>> start Material supplied

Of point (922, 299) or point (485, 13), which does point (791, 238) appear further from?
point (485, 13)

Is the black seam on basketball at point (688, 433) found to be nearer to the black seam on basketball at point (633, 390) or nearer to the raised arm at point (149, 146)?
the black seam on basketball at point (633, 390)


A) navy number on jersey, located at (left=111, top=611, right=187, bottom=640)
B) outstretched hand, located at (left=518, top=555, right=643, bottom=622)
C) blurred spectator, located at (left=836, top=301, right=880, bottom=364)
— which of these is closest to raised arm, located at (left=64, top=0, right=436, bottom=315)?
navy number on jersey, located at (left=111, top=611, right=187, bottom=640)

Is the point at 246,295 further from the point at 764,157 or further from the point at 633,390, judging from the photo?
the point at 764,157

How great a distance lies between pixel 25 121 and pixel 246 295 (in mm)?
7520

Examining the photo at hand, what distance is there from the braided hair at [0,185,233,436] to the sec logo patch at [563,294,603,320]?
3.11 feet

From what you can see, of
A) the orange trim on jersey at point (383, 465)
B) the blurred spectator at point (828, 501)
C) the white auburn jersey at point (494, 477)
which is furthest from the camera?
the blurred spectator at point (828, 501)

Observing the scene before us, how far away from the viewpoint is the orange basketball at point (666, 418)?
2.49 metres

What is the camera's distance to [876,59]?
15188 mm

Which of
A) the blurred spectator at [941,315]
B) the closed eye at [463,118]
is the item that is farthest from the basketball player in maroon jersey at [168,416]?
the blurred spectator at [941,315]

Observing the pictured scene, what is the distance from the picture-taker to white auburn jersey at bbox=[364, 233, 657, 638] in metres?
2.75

>> end Material supplied
>> start Material supplied

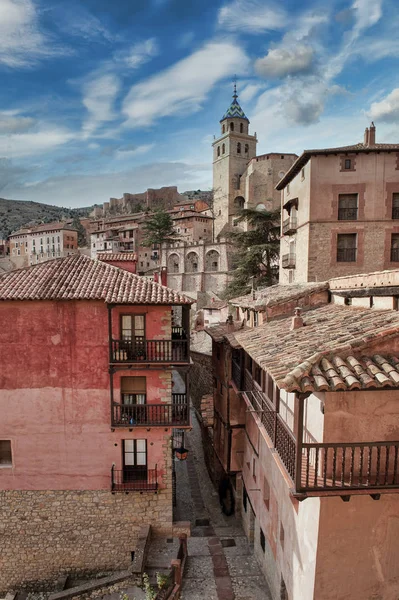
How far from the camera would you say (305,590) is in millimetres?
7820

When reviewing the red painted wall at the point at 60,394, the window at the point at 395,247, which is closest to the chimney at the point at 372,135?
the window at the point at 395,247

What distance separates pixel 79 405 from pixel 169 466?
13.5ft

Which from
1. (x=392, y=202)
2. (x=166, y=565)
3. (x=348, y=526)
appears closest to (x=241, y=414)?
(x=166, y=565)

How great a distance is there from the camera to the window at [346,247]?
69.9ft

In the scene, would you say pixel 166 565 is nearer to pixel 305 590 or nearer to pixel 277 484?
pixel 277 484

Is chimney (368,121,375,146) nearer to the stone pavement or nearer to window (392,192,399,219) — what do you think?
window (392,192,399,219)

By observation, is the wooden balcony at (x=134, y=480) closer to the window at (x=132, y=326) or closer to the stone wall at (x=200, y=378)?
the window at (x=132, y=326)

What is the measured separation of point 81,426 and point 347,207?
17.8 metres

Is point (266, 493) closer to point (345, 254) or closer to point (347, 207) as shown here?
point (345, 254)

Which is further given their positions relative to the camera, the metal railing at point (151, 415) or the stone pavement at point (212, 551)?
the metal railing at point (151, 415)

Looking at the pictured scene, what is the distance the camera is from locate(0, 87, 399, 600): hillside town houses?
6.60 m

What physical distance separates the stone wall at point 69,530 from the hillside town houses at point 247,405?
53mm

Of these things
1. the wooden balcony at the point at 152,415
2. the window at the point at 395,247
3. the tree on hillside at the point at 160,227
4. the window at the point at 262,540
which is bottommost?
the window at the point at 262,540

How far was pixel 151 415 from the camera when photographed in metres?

>> end Material supplied
>> start Material supplied

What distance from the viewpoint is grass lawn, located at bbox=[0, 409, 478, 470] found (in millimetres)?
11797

>> end Material supplied

Work instructions »
Update the lines from the line with "What physical distance" to the line with "How far was" by putting "timber balcony" in place of "wooden balcony", and give only those lines with everything else unchanged.

Answer to this task »
What physical distance separates the stone wall at point 69,530 from the hillside town houses at point 247,405?
53mm

Of these things
1. the timber balcony at the point at 152,415
2. the window at the point at 395,247
3. the tree on hillside at the point at 160,227
4. the window at the point at 262,540
which is bottommost?
the window at the point at 262,540

How far was pixel 151 415 from the camera when photographed in metres?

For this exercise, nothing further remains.